Texte source |
——————————

Essais québécois

La force tranquille de monsieur Parizeau

Livres - revues - 2010


L'année 2010 sera-t-elle celle du retour en force des souverainistes québécois qui, depuis quelques années, se cherchent? On commémorera, dans les mois à venir, le 30e anniversaire du référendum de 1980 et le 15e de celui de 1995. Les souverainistes sauront-ils profiter de ces rappels pour se remettre en selle? La Souveraineté du Québec. Hier, aujourd'hui et demain, le récent essai de Jacques Parizeau qui reste un succès de librairie deux mois après sa sortie, peut-il les inspirer dans cette entreprise?
La crédibilité de l'ex-premier ministre du Québec reste très forte. Peut-elle contribuer à «accroître la crédibilité du projet souverainiste», selon le voeu que formule Parizeau? Sur la base de sondages solides, ce dernier constate qu'une majorité de Québécois croient la souveraineté souhaitable, réalisable, mais pensent qu'elle ne se réalisera pas. Comment en finir avec ce fatalisme défaitiste? «Cela n'est possible, répond Parizeau, qu'en rendant le projet plus pertinent, en faisant ressortir les avantages, à la fois sur le plan interne que face à la mondialisation» (sic).
La Souveraineté du Québec. Hier, aujourd'hui et demain n'est pas un essai éclatant sur le plan stylistique. Son propos est clair, mais sobre, voire professoral. Même s'il reconnaît que «vouloir réaliser l'indépendance de son pays ne s'appuie pas que sur des arguments rationnels, des calculs de coûts et bénéfices et des espoirs d'amélioration du niveau de vie», Parizeau adopte néanmoins, selon sa propre formule, le «point de vue du technicien», parce que lorsque le peuple qui souhaite devenir indépendant «a atteint un certain degré d'aisance, de bien-être, il hésitera à se lancer dans ce qui pourrait passer pour une aventure». Il faut donc, ajoute-t-il, «faire appel au rationnel, convaincre, démontrer».
Et ce que démontre avec brio Parizeau, c'est que, à l'heure actuelle, «il n'y a pas de pays trop petit pour se développer, à la condition d'être partie d'un grand marché commercial». La mondialisation, en d'autres termes, inévitable même si elle nécessite des encadrements, offre une occasion en or aux souverainistes de réaliser leur projet. Le boulet de l'association avec le Canada, un passage soumis à l'assentiment de celui qui s'oppose au projet, n'est plus. «L'intégration économique ne réduit pas le nombre des pays indépendants, elle contribue à l'augmenter. Dans ce sens, un peuple qui aujourd'hui veut devenir un pays n'est ni attardé ni ringard. Il se situe dans le sens de l'histoire.» Ce n'est plus tant l'économie que la culture qui définit un pays. Aussi, avec la mondialisation, «plus les pouvoirs des États seront nombreux à être délégués à des organismes internationaux, plus il faudra que le citoyen sache qu'il reste quelqu'un qui soit responsable de son bien-être et de sa protection. Et ce quelqu'un doit être l'expression d'une culture commune, d'institutions communes — la plupart du temps d'une même langue — et en tout cas d'un vouloir vivre ensemble».

——————————

Données |
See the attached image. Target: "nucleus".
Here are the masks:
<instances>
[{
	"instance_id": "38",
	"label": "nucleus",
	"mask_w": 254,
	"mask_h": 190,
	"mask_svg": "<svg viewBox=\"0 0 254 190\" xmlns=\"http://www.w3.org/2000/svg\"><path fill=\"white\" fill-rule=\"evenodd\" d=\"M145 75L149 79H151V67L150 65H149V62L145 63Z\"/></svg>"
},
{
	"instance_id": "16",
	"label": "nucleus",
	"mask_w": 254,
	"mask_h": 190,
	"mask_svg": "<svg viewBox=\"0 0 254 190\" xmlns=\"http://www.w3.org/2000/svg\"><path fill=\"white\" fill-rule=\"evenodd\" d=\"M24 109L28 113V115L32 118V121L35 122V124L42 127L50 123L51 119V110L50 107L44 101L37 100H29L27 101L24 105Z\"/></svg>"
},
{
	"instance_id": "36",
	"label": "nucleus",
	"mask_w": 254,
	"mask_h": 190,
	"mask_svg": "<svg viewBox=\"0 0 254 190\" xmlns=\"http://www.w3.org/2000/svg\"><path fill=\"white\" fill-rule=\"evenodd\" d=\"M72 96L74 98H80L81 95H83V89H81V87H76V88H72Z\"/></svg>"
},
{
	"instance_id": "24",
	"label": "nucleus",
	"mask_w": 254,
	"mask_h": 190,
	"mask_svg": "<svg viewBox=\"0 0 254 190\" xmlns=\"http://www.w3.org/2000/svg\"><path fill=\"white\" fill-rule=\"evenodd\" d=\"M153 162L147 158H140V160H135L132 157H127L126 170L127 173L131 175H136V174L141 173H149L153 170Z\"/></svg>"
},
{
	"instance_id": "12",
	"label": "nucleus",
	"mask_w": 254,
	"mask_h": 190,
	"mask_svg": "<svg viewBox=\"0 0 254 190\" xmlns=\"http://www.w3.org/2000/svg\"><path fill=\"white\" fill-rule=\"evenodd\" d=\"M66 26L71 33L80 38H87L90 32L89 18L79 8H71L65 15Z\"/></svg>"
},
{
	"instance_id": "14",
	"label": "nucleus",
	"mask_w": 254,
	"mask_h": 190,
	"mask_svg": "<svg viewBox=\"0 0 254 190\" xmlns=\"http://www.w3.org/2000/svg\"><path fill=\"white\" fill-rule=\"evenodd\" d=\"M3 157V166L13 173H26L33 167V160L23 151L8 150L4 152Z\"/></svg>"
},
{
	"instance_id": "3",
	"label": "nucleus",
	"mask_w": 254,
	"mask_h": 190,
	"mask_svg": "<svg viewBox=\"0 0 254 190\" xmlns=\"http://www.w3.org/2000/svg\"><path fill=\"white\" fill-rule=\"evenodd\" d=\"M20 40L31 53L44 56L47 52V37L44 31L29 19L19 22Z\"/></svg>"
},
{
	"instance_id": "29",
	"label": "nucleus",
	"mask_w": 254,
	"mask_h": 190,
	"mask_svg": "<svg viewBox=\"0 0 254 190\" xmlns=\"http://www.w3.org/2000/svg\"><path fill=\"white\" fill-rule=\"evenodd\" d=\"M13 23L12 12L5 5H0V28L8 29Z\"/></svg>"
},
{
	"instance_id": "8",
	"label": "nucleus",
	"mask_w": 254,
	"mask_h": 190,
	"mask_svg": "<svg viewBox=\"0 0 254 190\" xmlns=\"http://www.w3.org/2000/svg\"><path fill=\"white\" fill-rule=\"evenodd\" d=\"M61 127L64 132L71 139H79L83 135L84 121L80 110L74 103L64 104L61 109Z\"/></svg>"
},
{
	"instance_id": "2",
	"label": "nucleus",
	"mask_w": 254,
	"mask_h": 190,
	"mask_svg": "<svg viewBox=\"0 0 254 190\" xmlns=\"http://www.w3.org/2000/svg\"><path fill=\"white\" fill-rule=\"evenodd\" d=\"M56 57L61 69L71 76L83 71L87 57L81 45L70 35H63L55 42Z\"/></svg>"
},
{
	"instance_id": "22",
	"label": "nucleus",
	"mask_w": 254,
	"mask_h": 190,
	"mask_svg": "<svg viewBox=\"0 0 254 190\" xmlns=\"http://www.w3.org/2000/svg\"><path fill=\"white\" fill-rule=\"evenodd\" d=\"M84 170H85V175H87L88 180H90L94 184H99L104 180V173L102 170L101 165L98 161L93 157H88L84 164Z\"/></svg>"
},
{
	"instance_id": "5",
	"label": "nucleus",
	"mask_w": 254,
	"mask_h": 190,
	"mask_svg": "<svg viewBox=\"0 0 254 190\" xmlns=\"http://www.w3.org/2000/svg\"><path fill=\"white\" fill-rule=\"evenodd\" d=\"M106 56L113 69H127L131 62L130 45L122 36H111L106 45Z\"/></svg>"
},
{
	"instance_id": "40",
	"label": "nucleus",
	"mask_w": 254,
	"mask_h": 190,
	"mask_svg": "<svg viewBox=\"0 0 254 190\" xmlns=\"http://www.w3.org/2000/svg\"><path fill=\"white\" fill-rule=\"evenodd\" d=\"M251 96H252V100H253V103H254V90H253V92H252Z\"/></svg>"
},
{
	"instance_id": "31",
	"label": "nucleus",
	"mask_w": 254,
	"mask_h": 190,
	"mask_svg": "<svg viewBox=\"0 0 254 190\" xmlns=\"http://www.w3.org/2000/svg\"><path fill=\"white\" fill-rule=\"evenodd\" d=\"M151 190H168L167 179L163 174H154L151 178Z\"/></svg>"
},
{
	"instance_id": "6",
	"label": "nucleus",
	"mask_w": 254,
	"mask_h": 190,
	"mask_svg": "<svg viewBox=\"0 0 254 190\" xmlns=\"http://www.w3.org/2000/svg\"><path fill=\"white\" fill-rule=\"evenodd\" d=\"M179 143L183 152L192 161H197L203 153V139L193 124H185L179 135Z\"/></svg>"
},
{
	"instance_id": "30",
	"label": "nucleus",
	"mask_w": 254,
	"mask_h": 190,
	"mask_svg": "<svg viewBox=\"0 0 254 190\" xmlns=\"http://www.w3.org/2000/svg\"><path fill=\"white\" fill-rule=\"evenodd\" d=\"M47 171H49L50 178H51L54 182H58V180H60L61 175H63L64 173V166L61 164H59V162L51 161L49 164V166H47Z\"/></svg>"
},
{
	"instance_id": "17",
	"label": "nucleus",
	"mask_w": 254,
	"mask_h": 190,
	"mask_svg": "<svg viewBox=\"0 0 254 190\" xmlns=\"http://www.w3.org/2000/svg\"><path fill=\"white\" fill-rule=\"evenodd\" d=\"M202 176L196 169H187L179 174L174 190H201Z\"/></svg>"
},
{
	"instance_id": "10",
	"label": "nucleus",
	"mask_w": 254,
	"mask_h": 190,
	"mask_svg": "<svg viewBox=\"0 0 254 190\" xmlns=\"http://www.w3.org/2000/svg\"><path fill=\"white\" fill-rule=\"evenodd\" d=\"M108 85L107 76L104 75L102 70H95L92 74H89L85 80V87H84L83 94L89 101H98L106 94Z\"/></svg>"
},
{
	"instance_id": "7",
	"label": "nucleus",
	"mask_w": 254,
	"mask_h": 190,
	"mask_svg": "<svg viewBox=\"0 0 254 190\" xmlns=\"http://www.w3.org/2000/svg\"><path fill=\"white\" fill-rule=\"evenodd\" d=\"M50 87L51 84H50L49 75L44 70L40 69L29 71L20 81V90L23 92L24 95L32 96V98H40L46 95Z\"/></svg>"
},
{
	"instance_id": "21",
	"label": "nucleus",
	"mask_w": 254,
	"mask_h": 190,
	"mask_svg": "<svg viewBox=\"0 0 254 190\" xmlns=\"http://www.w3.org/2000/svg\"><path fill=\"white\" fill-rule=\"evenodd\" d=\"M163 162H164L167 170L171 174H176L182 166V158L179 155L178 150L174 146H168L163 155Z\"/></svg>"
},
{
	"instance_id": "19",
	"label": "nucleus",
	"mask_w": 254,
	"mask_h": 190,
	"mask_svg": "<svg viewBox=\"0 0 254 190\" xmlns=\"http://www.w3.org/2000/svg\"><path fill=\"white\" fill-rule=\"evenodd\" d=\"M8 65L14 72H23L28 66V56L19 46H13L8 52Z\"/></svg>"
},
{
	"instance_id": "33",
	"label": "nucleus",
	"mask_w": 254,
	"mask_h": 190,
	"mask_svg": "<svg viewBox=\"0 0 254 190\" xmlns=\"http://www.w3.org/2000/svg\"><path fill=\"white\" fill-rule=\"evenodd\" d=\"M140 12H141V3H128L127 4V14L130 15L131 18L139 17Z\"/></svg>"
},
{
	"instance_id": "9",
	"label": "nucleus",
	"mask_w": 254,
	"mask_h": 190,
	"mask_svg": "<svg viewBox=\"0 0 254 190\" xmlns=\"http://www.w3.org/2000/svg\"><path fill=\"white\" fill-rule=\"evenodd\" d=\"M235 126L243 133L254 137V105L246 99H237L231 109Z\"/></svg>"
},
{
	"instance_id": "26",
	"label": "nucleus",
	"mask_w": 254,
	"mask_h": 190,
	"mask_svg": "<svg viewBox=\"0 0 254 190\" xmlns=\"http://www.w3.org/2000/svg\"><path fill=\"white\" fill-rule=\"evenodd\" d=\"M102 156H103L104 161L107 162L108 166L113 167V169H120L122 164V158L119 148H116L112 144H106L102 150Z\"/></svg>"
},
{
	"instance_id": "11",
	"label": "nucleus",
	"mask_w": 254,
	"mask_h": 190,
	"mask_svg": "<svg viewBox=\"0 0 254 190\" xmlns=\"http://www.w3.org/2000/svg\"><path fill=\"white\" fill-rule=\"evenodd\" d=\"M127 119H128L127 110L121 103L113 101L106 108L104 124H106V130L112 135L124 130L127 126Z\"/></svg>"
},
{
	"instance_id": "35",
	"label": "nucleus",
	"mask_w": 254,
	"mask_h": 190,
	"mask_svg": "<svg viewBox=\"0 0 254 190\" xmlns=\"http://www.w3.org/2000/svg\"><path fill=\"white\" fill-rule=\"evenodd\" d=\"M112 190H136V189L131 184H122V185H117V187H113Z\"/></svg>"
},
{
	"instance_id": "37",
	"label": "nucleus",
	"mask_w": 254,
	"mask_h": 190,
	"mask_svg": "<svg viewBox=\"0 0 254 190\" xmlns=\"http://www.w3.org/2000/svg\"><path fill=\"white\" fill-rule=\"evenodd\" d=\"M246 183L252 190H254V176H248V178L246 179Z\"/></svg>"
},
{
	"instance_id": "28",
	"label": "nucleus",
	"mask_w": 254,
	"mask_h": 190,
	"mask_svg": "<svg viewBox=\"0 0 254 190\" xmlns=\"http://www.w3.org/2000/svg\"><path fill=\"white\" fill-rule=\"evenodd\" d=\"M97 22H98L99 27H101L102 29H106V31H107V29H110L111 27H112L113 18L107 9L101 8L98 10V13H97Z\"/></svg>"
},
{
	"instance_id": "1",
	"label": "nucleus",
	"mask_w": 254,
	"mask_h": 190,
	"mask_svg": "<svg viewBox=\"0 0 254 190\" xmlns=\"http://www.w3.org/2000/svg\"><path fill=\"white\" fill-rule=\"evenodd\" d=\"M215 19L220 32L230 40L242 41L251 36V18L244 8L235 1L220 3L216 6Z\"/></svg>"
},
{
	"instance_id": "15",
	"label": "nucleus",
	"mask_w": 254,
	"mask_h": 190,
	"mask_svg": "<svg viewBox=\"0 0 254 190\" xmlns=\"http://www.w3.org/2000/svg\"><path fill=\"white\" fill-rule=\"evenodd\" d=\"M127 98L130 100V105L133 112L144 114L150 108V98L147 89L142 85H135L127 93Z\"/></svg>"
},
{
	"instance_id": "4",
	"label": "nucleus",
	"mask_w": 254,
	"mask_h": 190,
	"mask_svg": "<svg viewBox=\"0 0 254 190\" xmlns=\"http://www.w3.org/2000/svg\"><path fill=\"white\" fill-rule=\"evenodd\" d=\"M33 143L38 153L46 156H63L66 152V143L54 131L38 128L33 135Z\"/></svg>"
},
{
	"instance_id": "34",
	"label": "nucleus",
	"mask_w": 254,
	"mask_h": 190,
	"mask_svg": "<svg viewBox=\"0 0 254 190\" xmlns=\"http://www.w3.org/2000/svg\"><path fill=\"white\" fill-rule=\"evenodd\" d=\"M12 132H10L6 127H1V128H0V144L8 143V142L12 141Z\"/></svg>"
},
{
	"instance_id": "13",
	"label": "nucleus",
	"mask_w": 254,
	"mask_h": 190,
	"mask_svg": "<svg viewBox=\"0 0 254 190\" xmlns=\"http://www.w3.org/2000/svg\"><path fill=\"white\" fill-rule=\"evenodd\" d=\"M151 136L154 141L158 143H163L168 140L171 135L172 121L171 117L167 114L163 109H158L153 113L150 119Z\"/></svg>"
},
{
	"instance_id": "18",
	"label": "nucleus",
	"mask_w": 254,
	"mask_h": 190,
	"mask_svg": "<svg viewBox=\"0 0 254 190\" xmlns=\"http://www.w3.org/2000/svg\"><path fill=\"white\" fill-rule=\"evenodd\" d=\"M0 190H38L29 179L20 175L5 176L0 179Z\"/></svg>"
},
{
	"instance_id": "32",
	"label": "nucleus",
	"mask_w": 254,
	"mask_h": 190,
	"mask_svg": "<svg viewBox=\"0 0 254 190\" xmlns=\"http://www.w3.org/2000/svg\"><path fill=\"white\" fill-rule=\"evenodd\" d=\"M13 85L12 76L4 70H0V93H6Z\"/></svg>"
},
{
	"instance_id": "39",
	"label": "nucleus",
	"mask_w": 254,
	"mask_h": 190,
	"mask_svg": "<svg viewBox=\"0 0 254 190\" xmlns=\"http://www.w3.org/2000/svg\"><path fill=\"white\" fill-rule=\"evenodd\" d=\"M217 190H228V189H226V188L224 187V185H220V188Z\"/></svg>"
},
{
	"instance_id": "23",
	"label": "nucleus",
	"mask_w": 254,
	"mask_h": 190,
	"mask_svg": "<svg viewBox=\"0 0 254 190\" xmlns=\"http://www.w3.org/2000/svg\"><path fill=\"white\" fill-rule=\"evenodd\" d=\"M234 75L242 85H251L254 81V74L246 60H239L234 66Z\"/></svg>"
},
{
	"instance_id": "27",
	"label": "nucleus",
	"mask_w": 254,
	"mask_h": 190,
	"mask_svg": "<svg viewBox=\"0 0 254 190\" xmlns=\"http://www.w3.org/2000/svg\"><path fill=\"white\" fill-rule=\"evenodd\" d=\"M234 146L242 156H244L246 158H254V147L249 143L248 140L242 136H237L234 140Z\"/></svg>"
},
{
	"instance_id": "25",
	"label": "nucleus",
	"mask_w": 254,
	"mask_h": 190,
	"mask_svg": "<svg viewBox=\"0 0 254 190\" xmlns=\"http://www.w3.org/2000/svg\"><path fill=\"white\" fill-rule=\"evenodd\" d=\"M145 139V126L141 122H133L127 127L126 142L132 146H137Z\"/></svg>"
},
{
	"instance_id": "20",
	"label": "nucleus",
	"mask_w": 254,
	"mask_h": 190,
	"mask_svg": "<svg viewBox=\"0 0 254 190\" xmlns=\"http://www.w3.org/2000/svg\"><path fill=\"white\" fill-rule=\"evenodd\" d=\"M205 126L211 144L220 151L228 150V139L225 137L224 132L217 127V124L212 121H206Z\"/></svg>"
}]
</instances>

——————————

Consignes |
1 > Pour chaque énoncé, indiquez par oui ou par non s'il concorde avec le texte source, et citez mot pour mot le passage qui tranche. (a) L'essai de Parizeau reste un succès de librairie deux mois après sa sortie. (b) D'après les sondages évoqués, une majorité de Québécois pensent que la souveraineté se réalisera. (c) L'essai est jugé éclatant sur le plan stylistique.
2 > Résumez le texte source en deux phrases.

Réponses par tâche |
1 >
(a) Oui : « qui reste un succès de librairie deux mois après sa sortie ».
(b) Non : « mais pensent qu'elle ne se réalisera pas ».
(c) Non : « n'est pas un essai éclatant sur le plan stylistique ».

2 > Dans son essai sur la souveraineté du Québec, au propos clair mais sobre, Jacques Parizeau adopte le « point de vue du technicien » pour accroître la crédibilité du projet souverainiste. Il veut ainsi vaincre le fatalisme d'une majorité de Québécois qui jugent la souveraineté souhaitable mais pensent qu'elle ne se réalisera pas, et il démontre qu'aucun pays n'est trop petit pour se développer s'il fait partie d'un grand marché commercial, de sorte que la mondialisation offre aux souverainistes une occasion en or.